Do you ever play the "What If" game with your friends? What if you had to lose one of your senses? Which would you give up? What if you could have passionate sex with any celebrity? Who would it be? If you could have dinner with any three famous people, dead or alive, who would they be and why? My favorite bar game called "No Option" is a riff on this game: You pick any three people in the bar, and your friends have to say who they would have sex with and why. It's called "No Option" because they can't say, "Death". You play, you answer the question and tell us WHY. Death is no option.
In my circle of food-obsessed gluttons, this game tends to quickly turn to all things culinary. If you could have only have three cookbooks, what would they be? (For me, It's Giorgio Locatelli's Made In Italy, Jerry Traunfeld's Herbfarm Cookbook, and Teage Ezard's Lotus – Asian Flavours). If you could only have one condiment for the rest of your life, what would it be? For me, it used to be ketchup. As my palate and culinary skills grew, aioli nosed its way into the lead. Then I discovered Chile Jam. Chile Jam is a traditional thai recipe, and there are as many variations as there are for rustic curries. I've tried every chile jam recipe I can get my hands on. For my tastes none of them touch this one by Christine Manfield, an Aussie chef whose cookbooks are inspirational, inspiring and invariably put out amazing recipes that always work. (You may recognize her name, as she just won the IACP award for her newest book, Tasting India .)
Best. Condiment. Ever.
I’ve done in huge batches a few times. Typically, I double the recipe because it takes time, and for the investment I'd rather make a ton of it so it will last. The first time I used serranos instead of the red birds eye chillies, because they didn’t have them at the asian market that particular day. I also added a bit more palm sugar, which rounds out the heat more IMHO. The second batch was with the hot thai birds eye chillies, and it is REALLY hot. Still good, but much more punch than the first batch. Just be forewarned.

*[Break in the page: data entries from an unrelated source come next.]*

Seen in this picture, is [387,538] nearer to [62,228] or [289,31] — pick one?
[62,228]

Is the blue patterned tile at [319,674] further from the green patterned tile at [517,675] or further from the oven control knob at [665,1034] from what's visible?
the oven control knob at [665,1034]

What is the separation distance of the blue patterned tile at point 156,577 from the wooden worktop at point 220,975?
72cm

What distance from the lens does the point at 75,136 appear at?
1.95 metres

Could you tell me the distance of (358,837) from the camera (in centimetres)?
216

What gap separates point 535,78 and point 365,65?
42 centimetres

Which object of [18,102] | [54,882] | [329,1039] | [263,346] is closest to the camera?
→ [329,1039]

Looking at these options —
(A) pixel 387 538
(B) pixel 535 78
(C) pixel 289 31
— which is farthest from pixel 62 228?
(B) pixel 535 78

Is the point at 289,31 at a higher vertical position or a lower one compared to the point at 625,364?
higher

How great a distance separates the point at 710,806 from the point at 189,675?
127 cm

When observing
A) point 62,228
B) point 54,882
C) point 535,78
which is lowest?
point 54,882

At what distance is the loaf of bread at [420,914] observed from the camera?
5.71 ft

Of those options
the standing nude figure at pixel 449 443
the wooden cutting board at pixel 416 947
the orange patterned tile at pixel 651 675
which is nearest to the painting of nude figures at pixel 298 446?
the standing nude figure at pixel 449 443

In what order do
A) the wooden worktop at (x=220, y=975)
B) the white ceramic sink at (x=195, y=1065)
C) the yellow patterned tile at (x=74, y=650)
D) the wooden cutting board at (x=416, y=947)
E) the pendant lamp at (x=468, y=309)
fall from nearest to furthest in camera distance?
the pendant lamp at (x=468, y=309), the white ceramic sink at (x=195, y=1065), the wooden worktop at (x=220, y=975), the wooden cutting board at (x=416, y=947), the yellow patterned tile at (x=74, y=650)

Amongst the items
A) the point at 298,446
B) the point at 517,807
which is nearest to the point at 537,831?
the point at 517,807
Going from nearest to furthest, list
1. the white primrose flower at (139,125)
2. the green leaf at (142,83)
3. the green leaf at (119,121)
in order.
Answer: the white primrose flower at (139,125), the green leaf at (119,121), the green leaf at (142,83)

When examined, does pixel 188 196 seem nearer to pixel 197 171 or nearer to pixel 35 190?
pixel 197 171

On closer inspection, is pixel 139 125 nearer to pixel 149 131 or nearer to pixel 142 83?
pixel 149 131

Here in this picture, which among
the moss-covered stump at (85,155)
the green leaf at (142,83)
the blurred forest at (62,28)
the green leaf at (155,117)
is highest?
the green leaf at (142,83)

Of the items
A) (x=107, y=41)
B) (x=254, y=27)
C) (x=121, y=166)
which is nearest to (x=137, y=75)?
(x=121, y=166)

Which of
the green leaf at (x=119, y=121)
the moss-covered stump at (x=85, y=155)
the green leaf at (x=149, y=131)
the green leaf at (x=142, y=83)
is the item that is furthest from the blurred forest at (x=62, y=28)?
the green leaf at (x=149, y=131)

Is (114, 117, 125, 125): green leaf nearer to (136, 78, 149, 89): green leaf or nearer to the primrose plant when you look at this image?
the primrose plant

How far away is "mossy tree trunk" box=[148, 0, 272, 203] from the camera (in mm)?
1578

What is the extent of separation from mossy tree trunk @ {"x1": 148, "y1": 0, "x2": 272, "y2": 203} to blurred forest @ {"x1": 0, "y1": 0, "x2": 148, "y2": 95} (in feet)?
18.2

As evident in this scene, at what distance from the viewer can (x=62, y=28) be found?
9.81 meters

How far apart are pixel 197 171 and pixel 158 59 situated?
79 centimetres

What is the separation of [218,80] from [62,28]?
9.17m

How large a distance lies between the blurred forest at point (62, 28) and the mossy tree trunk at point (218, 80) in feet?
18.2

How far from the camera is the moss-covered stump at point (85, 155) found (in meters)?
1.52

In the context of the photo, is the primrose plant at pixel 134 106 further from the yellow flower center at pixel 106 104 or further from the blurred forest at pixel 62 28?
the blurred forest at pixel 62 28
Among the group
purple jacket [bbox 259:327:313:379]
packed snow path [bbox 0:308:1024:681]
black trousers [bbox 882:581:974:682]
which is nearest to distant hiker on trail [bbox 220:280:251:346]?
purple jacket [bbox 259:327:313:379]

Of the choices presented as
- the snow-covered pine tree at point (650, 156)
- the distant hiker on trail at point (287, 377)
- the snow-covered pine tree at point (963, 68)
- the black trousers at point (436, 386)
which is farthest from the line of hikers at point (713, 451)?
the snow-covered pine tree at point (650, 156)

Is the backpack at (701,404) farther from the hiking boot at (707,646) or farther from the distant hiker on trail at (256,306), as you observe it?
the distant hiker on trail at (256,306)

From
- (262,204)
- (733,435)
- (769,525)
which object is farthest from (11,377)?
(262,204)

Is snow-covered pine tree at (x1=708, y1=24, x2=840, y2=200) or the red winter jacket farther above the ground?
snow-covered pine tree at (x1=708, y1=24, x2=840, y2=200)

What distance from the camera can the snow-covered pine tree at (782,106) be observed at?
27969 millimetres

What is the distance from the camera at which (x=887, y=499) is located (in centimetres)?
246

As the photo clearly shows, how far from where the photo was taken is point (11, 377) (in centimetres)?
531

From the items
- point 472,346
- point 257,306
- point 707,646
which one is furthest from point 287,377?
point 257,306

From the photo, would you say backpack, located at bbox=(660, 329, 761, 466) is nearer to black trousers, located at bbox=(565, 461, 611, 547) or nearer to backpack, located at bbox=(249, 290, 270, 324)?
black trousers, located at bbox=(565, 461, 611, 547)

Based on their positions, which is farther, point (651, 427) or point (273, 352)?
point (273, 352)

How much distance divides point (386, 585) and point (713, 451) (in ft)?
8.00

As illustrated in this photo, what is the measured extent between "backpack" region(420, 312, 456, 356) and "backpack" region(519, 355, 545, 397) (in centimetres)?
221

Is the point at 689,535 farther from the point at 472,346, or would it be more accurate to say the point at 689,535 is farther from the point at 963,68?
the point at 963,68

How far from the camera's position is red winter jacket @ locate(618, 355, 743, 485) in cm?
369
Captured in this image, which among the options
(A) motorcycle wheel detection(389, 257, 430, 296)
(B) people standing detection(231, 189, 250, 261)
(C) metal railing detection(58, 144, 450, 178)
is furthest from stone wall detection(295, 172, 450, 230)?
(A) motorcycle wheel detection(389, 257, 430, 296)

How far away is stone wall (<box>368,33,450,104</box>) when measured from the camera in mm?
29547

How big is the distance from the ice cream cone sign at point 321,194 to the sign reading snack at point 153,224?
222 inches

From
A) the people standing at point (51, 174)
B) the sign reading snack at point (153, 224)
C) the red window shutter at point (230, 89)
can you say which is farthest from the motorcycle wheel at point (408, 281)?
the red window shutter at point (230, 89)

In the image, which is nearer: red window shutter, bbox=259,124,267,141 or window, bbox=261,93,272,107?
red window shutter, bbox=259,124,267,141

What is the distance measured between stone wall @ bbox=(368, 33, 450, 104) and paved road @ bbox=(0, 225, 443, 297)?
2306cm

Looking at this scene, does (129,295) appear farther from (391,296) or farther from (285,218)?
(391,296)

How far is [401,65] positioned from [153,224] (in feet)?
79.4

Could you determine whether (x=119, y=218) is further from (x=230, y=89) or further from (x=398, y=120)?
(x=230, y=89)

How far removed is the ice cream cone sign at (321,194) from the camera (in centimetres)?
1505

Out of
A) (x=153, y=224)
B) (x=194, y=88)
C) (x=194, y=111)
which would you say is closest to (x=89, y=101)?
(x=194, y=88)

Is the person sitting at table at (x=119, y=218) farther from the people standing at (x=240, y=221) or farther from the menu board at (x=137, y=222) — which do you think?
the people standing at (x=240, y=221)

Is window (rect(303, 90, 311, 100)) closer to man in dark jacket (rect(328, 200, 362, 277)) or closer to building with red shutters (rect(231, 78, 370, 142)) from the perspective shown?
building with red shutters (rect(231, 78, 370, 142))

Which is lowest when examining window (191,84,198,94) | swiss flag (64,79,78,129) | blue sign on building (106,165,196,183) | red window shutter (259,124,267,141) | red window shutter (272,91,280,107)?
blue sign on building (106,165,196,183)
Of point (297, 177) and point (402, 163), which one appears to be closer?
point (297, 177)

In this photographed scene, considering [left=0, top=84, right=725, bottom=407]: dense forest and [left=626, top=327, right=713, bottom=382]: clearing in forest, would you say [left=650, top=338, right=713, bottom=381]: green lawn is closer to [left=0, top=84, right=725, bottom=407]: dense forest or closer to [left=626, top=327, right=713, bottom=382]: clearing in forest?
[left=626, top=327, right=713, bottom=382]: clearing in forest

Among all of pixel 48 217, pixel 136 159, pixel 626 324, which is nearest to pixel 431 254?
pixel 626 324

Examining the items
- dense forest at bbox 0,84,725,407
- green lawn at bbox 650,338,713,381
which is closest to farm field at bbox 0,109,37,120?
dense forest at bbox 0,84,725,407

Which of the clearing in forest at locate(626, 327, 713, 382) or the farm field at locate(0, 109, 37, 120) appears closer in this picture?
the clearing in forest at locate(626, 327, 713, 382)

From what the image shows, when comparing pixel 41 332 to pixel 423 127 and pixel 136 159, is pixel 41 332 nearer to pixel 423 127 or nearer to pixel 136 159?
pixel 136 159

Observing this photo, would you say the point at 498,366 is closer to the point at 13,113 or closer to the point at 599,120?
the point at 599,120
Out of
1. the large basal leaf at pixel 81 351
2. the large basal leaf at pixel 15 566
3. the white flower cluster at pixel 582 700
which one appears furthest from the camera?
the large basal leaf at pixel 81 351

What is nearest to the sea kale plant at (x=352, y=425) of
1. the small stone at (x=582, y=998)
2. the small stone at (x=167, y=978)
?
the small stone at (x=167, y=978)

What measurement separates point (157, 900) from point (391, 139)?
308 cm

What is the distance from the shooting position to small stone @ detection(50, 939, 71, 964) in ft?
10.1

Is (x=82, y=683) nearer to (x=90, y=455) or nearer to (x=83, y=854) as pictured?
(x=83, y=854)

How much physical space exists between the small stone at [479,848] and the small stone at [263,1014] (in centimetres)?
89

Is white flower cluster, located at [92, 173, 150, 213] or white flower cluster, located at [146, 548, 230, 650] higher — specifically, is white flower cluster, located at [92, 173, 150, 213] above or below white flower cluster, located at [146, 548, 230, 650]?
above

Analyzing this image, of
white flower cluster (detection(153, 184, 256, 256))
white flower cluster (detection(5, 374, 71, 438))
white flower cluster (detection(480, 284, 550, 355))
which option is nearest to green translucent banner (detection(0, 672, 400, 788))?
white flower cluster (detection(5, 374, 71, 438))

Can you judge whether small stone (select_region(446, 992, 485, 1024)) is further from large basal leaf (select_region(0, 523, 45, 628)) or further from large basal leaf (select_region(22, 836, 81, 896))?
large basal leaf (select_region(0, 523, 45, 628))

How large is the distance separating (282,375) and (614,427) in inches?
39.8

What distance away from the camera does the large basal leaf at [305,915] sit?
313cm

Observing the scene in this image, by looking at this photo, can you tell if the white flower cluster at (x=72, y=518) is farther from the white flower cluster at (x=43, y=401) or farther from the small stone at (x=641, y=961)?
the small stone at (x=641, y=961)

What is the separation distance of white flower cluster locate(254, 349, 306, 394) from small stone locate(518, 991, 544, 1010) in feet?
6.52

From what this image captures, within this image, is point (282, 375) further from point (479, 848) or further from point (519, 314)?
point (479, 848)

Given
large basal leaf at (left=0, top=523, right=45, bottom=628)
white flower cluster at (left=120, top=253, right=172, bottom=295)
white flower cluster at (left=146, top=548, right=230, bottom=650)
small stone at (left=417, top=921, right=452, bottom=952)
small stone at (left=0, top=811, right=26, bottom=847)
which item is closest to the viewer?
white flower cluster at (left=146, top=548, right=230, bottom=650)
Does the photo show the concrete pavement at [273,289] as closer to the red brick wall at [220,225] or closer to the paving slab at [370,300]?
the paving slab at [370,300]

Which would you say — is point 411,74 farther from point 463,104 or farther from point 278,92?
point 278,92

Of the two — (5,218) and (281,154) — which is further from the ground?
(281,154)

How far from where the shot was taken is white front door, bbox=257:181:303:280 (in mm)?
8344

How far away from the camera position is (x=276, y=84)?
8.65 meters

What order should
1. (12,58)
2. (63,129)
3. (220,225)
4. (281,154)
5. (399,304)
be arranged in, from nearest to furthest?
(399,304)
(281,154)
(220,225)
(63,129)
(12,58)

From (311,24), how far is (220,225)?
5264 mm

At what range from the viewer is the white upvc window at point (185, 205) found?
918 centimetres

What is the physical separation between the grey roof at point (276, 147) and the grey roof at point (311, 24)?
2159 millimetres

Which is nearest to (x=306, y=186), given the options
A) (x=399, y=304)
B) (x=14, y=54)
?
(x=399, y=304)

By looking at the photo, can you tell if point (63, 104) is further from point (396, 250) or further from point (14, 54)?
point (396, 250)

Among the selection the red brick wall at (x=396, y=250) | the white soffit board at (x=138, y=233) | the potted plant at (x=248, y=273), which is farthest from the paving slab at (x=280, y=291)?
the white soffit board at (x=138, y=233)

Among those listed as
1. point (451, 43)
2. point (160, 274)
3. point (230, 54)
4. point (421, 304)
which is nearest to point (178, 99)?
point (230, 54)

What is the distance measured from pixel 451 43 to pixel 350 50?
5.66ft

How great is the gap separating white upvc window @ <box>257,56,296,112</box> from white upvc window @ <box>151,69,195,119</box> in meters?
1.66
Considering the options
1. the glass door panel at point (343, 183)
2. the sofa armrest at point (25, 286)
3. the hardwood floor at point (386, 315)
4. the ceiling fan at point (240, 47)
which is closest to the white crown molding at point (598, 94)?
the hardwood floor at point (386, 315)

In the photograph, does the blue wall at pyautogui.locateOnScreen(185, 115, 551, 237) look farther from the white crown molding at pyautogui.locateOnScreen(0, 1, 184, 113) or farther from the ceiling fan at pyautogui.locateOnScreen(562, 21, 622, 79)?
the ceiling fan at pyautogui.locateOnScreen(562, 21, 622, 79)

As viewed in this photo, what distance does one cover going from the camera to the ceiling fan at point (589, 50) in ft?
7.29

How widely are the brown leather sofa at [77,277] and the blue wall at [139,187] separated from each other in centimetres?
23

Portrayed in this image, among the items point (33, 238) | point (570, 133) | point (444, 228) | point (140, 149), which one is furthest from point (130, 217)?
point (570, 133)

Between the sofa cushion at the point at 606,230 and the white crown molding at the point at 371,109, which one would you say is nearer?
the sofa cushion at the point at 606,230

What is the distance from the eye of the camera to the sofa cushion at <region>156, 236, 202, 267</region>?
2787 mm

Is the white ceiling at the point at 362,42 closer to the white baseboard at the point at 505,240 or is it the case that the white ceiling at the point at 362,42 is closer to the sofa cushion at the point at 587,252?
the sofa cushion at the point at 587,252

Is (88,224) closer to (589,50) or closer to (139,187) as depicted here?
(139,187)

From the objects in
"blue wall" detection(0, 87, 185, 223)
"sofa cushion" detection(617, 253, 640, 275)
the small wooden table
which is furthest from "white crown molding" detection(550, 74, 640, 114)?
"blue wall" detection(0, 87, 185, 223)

This has depth of flavor you won't get from most condiments, because it cooks for 12 hours (sometimes I cook it up to 18 hours). The chile heat blast blends in with the sweetness of the caramelized onions and palm sugar. The tamarind adds a great tang to the mix and rounds the flavors out completely. It's a time investment, but the active time isn't too much. You just have to remember to stir it every hour or so.
I put this into any recipe calling for chile sauce, Sriracha, or just needing a kick. It's the perfect accessory for a fried egg sandwich, tossed with sautéed vegetables and one of my personal favorites — an addition to fried rice.
I've typed the recipe as it's listed in the book, which is from Australia. This is how they spell chiles down under. Don't beat me up for spelling!
If you make this, please tell me what you think. I'm certain you won't be disappointed.
By the way, I'm curious what your favorite "What If" categories are. Share, people!
1.5 kg large red chillies, chopped
300 g red birds eye chillies, chopped
8 large brown onions, chopped
15 large garlic cloves, chopped
1 litre vegetable oil
300 ml Tamarind liquid
125 g palm sugar, divided
Blend chillies, onion, garlic and oil to a smooth paste in a food processor. Cook paste in a wide, heave based pan over low heat until dark red – this will take up to 12 hours of continuous slow cooking and occasional stirring. Stir in tamarind liquid and palm sugar and cook very slowly for 2 hours. Spoon into jars, then cover with a film of oil and seal. Refrigerate for up to 3 months.
Chile Jam ingredients at the beginning of the simmer.
Chile Jam after 12 hours, ready to put into jars.